Saved entries
#####
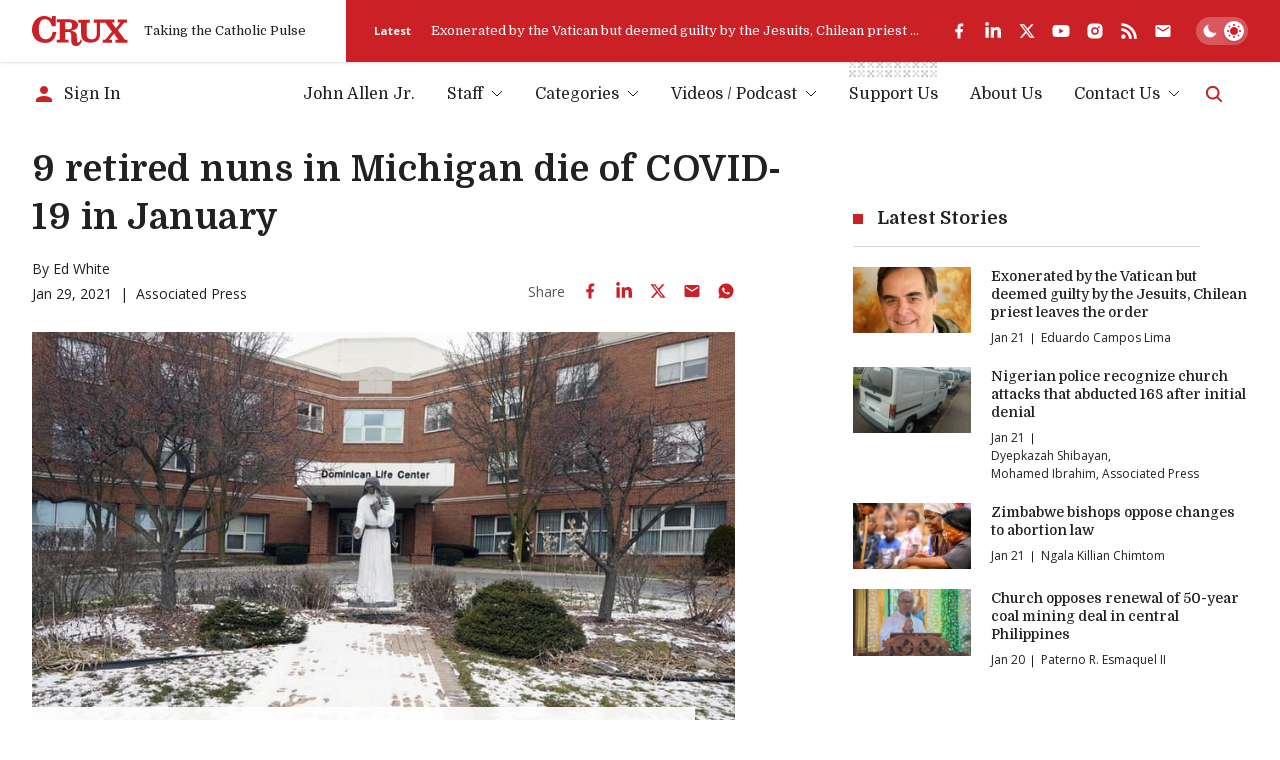

--- FILE ---
content_type: text/html; charset=utf-8
request_url: https://www.google.com/recaptcha/api2/aframe
body_size: 264
content:
<!DOCTYPE HTML><html><head><meta http-equiv="content-type" content="text/html; charset=UTF-8"></head><body><script nonce="r5T-u4LP-BimTBaotn4m_g">/** Anti-fraud and anti-abuse applications only. See google.com/recaptcha */ try{var clients={'sodar':'https://pagead2.googlesyndication.com/pagead/sodar?'};window.addEventListener("message",function(a){try{if(a.source===window.parent){var b=JSON.parse(a.data);var c=clients[b['id']];if(c){var d=document.createElement('img');d.src=c+b['params']+'&rc='+(localStorage.getItem("rc::a")?sessionStorage.getItem("rc::b"):"");window.document.body.appendChild(d);sessionStorage.setItem("rc::e",parseInt(sessionStorage.getItem("rc::e")||0)+1);localStorage.setItem("rc::h",'1768959245478');}}}catch(b){}});window.parent.postMessage("_grecaptcha_ready", "*");}catch(b){}</script></body></html>

--- FILE ---
content_type: application/javascript; charset=utf-8
request_url: https://fundingchoicesmessages.google.com/f/AGSKWxXHXMXqBtCzj95C0v_P8j4Bu83-juVH8qlYlF_8dpUAS1PbGf8c_4jG_Mw5UmrNPqY5w7cHwSwC_V4_mE_rdLVal1nhFKkxIA9SjsqCeaJJ4r6HKTFzoL7ZCY4hbECuuVGTmKrix1lKLoKtrlcLZRxe_jeku5OzA8H310JludghVbl7k7h8K3WwqCI8/_/head486x60./adservervastvideovizu.?advertiser=/468x60-/adv-2.
body_size: -1290
content:
window['fa9ec7e2-1def-4117-af0b-efb9bbb7612e'] = true;

--- FILE ---
content_type: image/svg+xml
request_url: https://cruxnow.com/icons/podcasts/podcast-index-full.svg
body_size: 1173
content:
<svg xmlns="http://www.w3.org/2000/svg" width="201" height="26" viewBox="0 0 201 26"><path fill="#E90000" fill-rule="nonzero" stroke="red" stroke-width="2" d="M19.2 2.765c1.045.913 1.567 2.205 1.567 3.877 0 1.606-.369 3.02-1.105 4.24-.738 1.221-1.777 2.173-3.119 2.855-1.342.682-2.871 1.023-4.587 1.023H6.247L4.267 24H1.858L6.676 1.395h8.151c1.87 0 3.327.456 4.373 1.37Zm-2.541 8.398c1.11-.968 1.666-2.365 1.666-4.191 0-2.266-1.375-3.399-4.125-3.399H8.623l-1.914 9.042h5.478c1.87 0 3.36-.484 4.472-1.452Zm7.286 11.888c-.953-.771-1.43-1.972-1.43-3.601 0-.624.078-1.326.234-2.106l.988-4.654c.97-4.576 3.432-6.864 7.384-6.864 1.595 0 2.869.386 3.822 1.157.953.771 1.43 1.972 1.43 3.601 0 .624-.078 1.326-.234 2.106l-.988 4.654c-.97 4.576-3.415 6.864-7.332 6.864-1.63 0-2.92-.386-3.874-1.157Zm7.436-1.781c.85-.797 1.465-2.071 1.846-3.822l1.014-4.68c.139-.624.208-1.24.208-1.846 0-2.253-1.187-3.38-3.562-3.38-1.404 0-2.53.407-3.38 1.222-.85.815-1.473 2.15-1.872 4.004l-1.014 4.68c-.139.659-.208 1.23-.208 1.716 0 2.201 1.222 3.302 3.666 3.302 1.352 0 2.453-.399 3.302-1.196ZM42.239 6.06h6.084c1.56 0 2.79.368 3.692 1.105.901.737 1.352 1.902 1.352 3.497 0 .693-.087 1.439-.26 2.236l-.91 4.264c-.503 2.375-1.43 4.108-2.782 5.2C48.063 23.454 46.442 24 44.553 24h-6.136l3.822-17.94Zm2.678 16.224c2.86 0 4.645-1.673 5.356-5.018l.91-4.29c.173-.867.26-1.551.26-2.054 0-1.092-.286-1.89-.858-2.392-.572-.503-1.404-.754-2.496-.754h-4.316l-3.068 14.508h4.212Zm12.795.767c-.962-.771-1.443-1.972-1.443-3.601 0-.624.078-1.326.234-2.106l.988-4.654c.503-2.41 1.408-4.156 2.717-5.239 1.309-1.083 2.916-1.625 4.823-1.625 1.681 0 2.973.416 3.874 1.248.901.832 1.352 1.985 1.352 3.458 0 .277-.026.563-.078.858h-1.898c.035-.156.052-.373.052-.65 0-1.023-.299-1.811-.897-2.366-.598-.555-1.478-.832-2.639-.832-1.421 0-2.578.407-3.471 1.222-.893.815-1.538 2.15-1.937 4.004l-1.014 4.68c-.139.659-.208 1.213-.208 1.664 0 1.144.33 1.989.988 2.535.659.546 1.577.819 2.756.819 1.283 0 2.331-.33 3.146-.988.815-.659 1.37-1.577 1.664-2.756l.026-.104h1.846l-.026.104c-.433 1.699-1.252 3.038-2.457 4.017-1.205.98-2.717 1.469-4.537 1.469-1.612 0-2.899-.386-3.861-1.157Zm24.157-3.367h-7.618L71.833 24h-2.002L80.153 6.06h1.612L84.443 24h-1.976l-.598-4.316Zm-.208-1.612-1.274-9.36-5.226 9.36h6.5Zm7.062 4.966c-.919-.745-1.378-1.82-1.378-3.224 0-.381.017-.676.052-.884h1.846a5.171 5.171 0 0 0-.026.598c0 1.976 1.187 2.964 3.562 2.964 1.595 0 2.817-.364 3.666-1.092.85-.728 1.274-1.725 1.274-2.99 0-.728-.221-1.296-.663-1.703-.442-.407-1.122-.698-2.041-.871l-2.028-.39c-2.444-.468-3.666-1.707-3.666-3.718 0-1.213.282-2.262.845-3.146.563-.884 1.356-1.564 2.379-2.041 1.023-.477 2.193-.715 3.51-.715 1.49 0 2.687.36 3.588 1.079.901.72 1.352 1.798 1.352 3.237 0 .295-.009.52-.026.676h-1.872c.035-.312.052-.529.052-.65 0-1.803-1.075-2.704-3.224-2.704-1.456 0-2.604.364-3.445 1.092-.84.728-1.261 1.664-1.261 2.808 0 .676.212 1.213.637 1.612.425.399 1.07.676 1.937.832l2.08.39c1.23.225 2.167.646 2.808 1.261.641.615.962 1.469.962 2.561 0 1.941-.624 3.45-1.872 4.524-1.248 1.075-2.964 1.612-5.148 1.612-1.681 0-2.981-.373-3.9-1.118Zm27.732-15.262h-5.148L107.875 24h-1.872l3.432-16.224h-5.122l.364-1.716h12.142l-.364 1.716Zm11.569-6.546h2.409L125.582 24h-2.409l4.851-22.77Zm20.72 4.83L144.922 24h-1.898L136.81 9.544 133.742 24h-1.898l3.822-17.94h1.898l6.214 14.404 3.094-14.404h1.872Zm5.06 0h6.084c1.56 0 2.79.368 3.692 1.105.901.737 1.352 1.902 1.352 3.497 0 .693-.087 1.439-.26 2.236l-.91 4.264c-.503 2.375-1.43 4.108-2.782 5.2-1.352 1.092-2.973 1.638-4.862 1.638h-6.136l3.822-17.94Zm2.678 16.224c2.86 0 4.645-1.673 5.356-5.018l.91-4.29c.173-.867.26-1.551.26-2.054 0-1.092-.286-1.89-.858-2.392-.572-.503-1.404-.754-2.496-.754h-4.316l-3.068 14.508h4.212Zm15.876-14.508-1.326 6.24h7.696l-.364 1.716h-7.696l-1.404 6.552h9.022l-.39 1.716h-10.894l3.822-17.94h10.894l-.364 1.716h-8.996Zm16.058 6.838-3.744-8.554h2.236l2.938 7.072 5.928-7.072h2.21l-7.358 8.58 4.056 9.36h-2.262l-3.224-7.878L182.618 24h-2.236l8.034-9.386Z"/></svg>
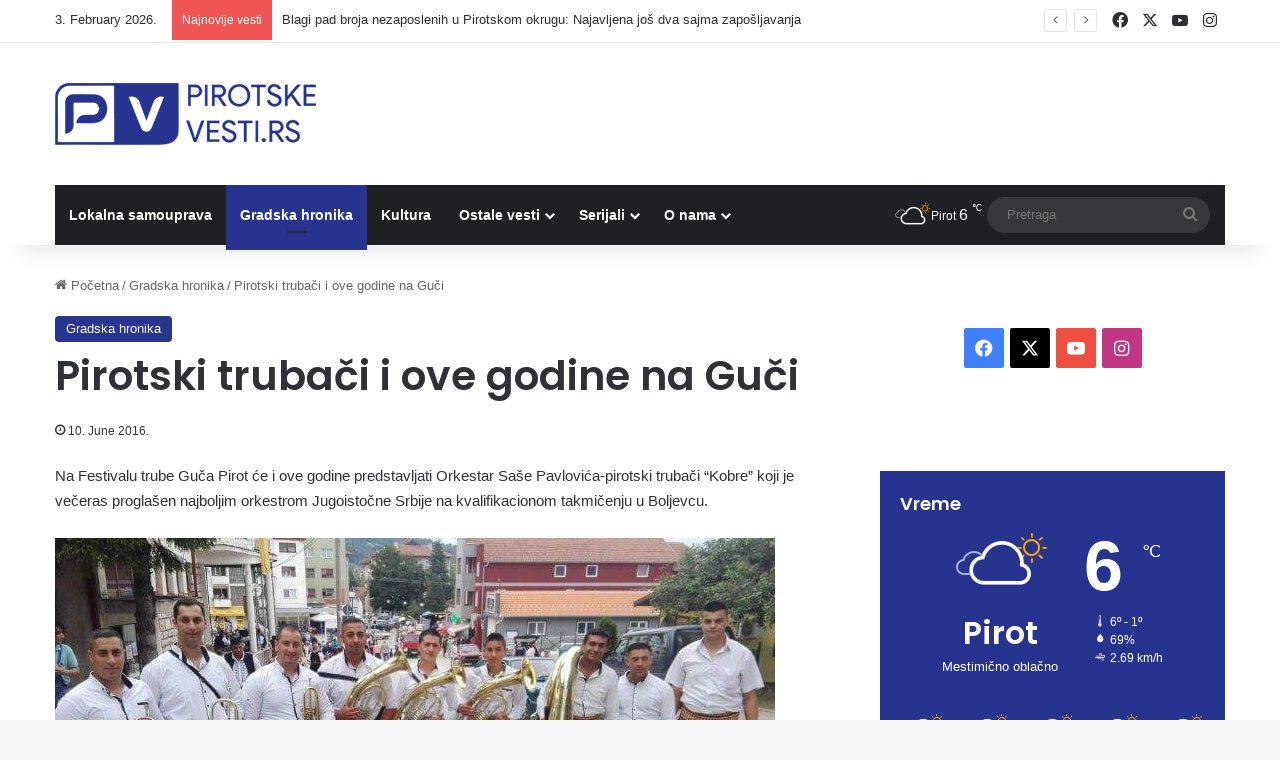

--- FILE ---
content_type: text/html; charset=utf-8
request_url: https://www.google.com/recaptcha/api2/aframe
body_size: 267
content:
<!DOCTYPE HTML><html><head><meta http-equiv="content-type" content="text/html; charset=UTF-8"></head><body><script nonce="po6o5FBgk0HBDSEaIRMZtQ">/** Anti-fraud and anti-abuse applications only. See google.com/recaptcha */ try{var clients={'sodar':'https://pagead2.googlesyndication.com/pagead/sodar?'};window.addEventListener("message",function(a){try{if(a.source===window.parent){var b=JSON.parse(a.data);var c=clients[b['id']];if(c){var d=document.createElement('img');d.src=c+b['params']+'&rc='+(localStorage.getItem("rc::a")?sessionStorage.getItem("rc::b"):"");window.document.body.appendChild(d);sessionStorage.setItem("rc::e",parseInt(sessionStorage.getItem("rc::e")||0)+1);localStorage.setItem("rc::h",'1770124103301');}}}catch(b){}});window.parent.postMessage("_grecaptcha_ready", "*");}catch(b){}</script></body></html>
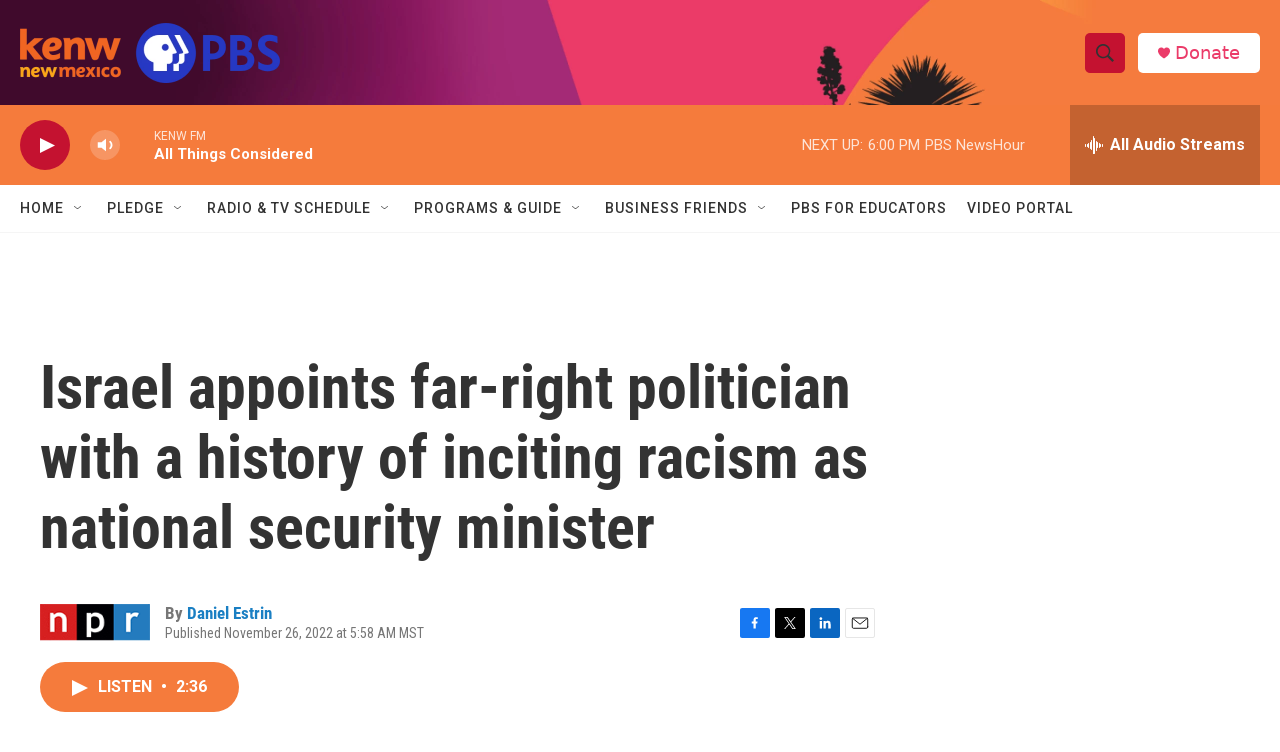

--- FILE ---
content_type: text/html; charset=utf-8
request_url: https://www.google.com/recaptcha/api2/aframe
body_size: 265
content:
<!DOCTYPE HTML><html><head><meta http-equiv="content-type" content="text/html; charset=UTF-8"></head><body><script nonce="InEYngSZe0QFPgyDlN3_Qw">/** Anti-fraud and anti-abuse applications only. See google.com/recaptcha */ try{var clients={'sodar':'https://pagead2.googlesyndication.com/pagead/sodar?'};window.addEventListener("message",function(a){try{if(a.source===window.parent){var b=JSON.parse(a.data);var c=clients[b['id']];if(c){var d=document.createElement('img');d.src=c+b['params']+'&rc='+(localStorage.getItem("rc::a")?sessionStorage.getItem("rc::b"):"");window.document.body.appendChild(d);sessionStorage.setItem("rc::e",parseInt(sessionStorage.getItem("rc::e")||0)+1);localStorage.setItem("rc::h",'1770080272368');}}}catch(b){}});window.parent.postMessage("_grecaptcha_ready", "*");}catch(b){}</script></body></html>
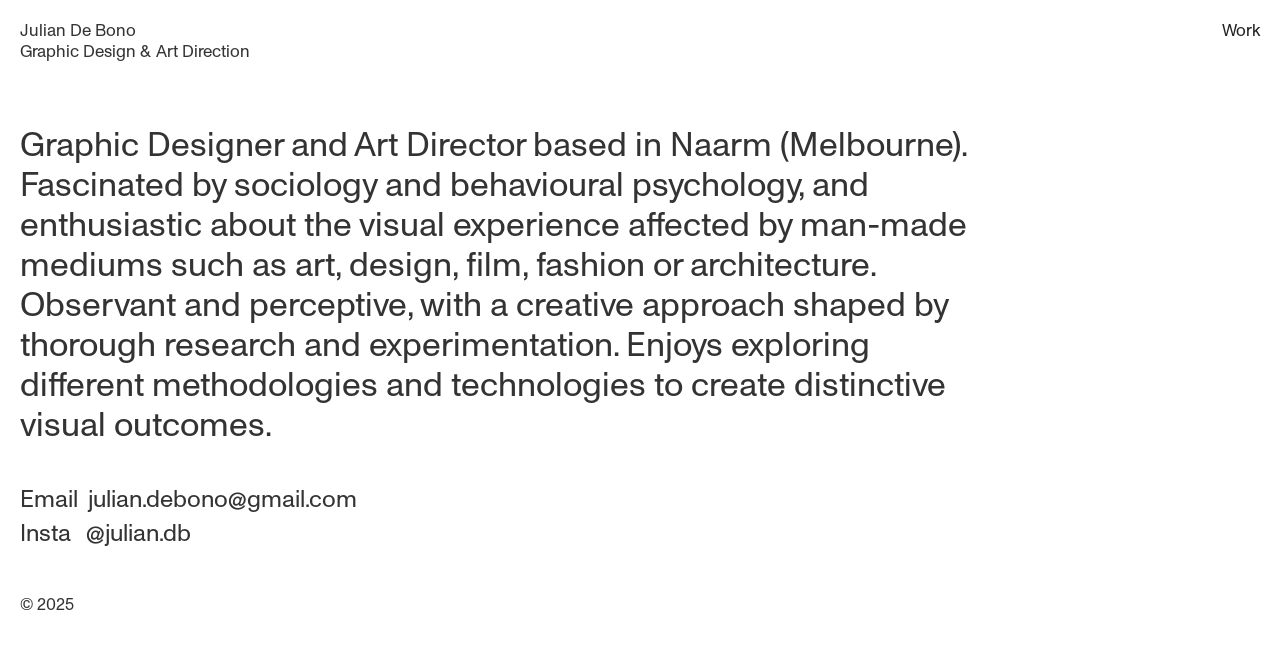

--- FILE ---
content_type: text/html
request_url: https://www.juliandebono.com/info
body_size: 1126
content:
<!DOCTYPE html><!-- Last Published: Thu Sep 04 2025 09:19:26 GMT+0000 (Coordinated Universal Time) --><html data-wf-domain="www.juliandebono.com" data-wf-page="5f1feee24521ff3adac37663" data-wf-site="5f1986146bd85b4494dae50b"><head><meta charset="utf-8"/><title>Info</title><meta content="Info" property="og:title"/><meta content="Info" property="twitter:title"/><meta content="width=device-width, initial-scale=1" name="viewport"/><link href="https://cdn.prod.website-files.com/5f1986146bd85b4494dae50b/css/juliandebono.webflow.shared.0c30beac7.css" rel="stylesheet" type="text/css"/><script type="text/javascript">!function(o,c){var n=c.documentElement,t=" w-mod-";n.className+=t+"js",("ontouchstart"in o||o.DocumentTouch&&c instanceof DocumentTouch)&&(n.className+=t+"touch")}(window,document);</script><link href="https://cdn.prod.website-files.com/5f1986146bd85b4494dae50b/5f3bc656e2ca9863b6f385f2_favicon-32x32.png" rel="shortcut icon" type="image/x-icon"/><link href="https://cdn.prod.website-files.com/5f1986146bd85b4494dae50b/5f3bc6f9edfdd9decd9a95b0_Asset%204.png" rel="apple-touch-icon"/></head><body class="body"><div data-collapse="small" data-animation="default" data-duration="400" data-easing="ease" data-easing2="ease" role="banner" class="navbar w-nav"><a href="/" class="brand w-nav-brand"><div class="text-block-2">Julian De Bono<br/>Graphic Design &amp;  Art Direction<br/></div></a><a href="/" class="nav-link w-nav-link">Work</a></div><header class="section"><div class="flex-horizontal-info"><div class="bio-text"><div class="text-block-3">Graphic Designer and Art Director based in Naarm (Melbourne). <br/>Fascinated by sociology and behavioural psychology, and enthusiastic about the visual experience affected by man-made mediums such as art, design, film, fashion or architecture. Observant and perceptive, with a creative approach shaped by thorough research and experimentation. Enjoys exploring different methodologies and technologies to create distinctive visual outcomes.  <br/></div></div><div class="bio-text-right"><div class="contact">Email  julian.debono@gmail.com<br/>Insta   @julian.db<br/></div></div></div></header><div><div class="copyright">© 2025</div></div><script src="https://d3e54v103j8qbb.cloudfront.net/js/jquery-3.5.1.min.dc5e7f18c8.js?site=5f1986146bd85b4494dae50b" type="text/javascript" integrity="sha256-9/aliU8dGd2tb6OSsuzixeV4y/faTqgFtohetphbbj0=" crossorigin="anonymous"></script><script src="https://cdn.prod.website-files.com/5f1986146bd85b4494dae50b/js/webflow.schunk.d97efad01808426c.js" type="text/javascript"></script><script src="https://cdn.prod.website-files.com/5f1986146bd85b4494dae50b/js/webflow.a9ba356d.d790faab5eca85f2.js" type="text/javascript"></script></body></html>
#####
__DESCRIPTION OF THE TASK__
Your reply should be the lines of the records from the start through the line with "content_type: image/svg+xml", copied word for word, pictures omitted.

__REPLY TO THE EXERCISE__
--- FILE ---
content_type: text/html; charset=utf-8
request_url: https://www.google.com/recaptcha/api2/aframe
body_size: 264
content:
<!DOCTYPE HTML><html><head><meta http-equiv="content-type" content="text/html; charset=UTF-8"></head><body><script nonce="r5T-u4LP-BimTBaotn4m_g">/** Anti-fraud and anti-abuse applications only. See google.com/recaptcha */ try{var clients={'sodar':'https://pagead2.googlesyndication.com/pagead/sodar?'};window.addEventListener("message",function(a){try{if(a.source===window.parent){var b=JSON.parse(a.data);var c=clients[b['id']];if(c){var d=document.createElement('img');d.src=c+b['params']+'&rc='+(localStorage.getItem("rc::a")?sessionStorage.getItem("rc::b"):"");window.document.body.appendChild(d);sessionStorage.setItem("rc::e",parseInt(sessionStorage.getItem("rc::e")||0)+1);localStorage.setItem("rc::h",'1768959245478');}}}catch(b){}});window.parent.postMessage("_grecaptcha_ready", "*");}catch(b){}</script></body></html>

--- FILE ---
content_type: application/javascript; charset=utf-8
request_url: https://fundingchoicesmessages.google.com/f/AGSKWxXHXMXqBtCzj95C0v_P8j4Bu83-juVH8qlYlF_8dpUAS1PbGf8c_4jG_Mw5UmrNPqY5w7cHwSwC_V4_mE_rdLVal1nhFKkxIA9SjsqCeaJJ4r6HKTFzoL7ZCY4hbECuuVGTmKrix1lKLoKtrlcLZRxe_jeku5OzA8H310JludghVbl7k7h8K3WwqCI8/_/head486x60./adservervastvideovizu.?advertiser=/468x60-/adv-2.
body_size: -1290
content:
window['fa9ec7e2-1def-4117-af0b-efb9bbb7612e'] = true;

--- FILE ---
content_type: image/svg+xml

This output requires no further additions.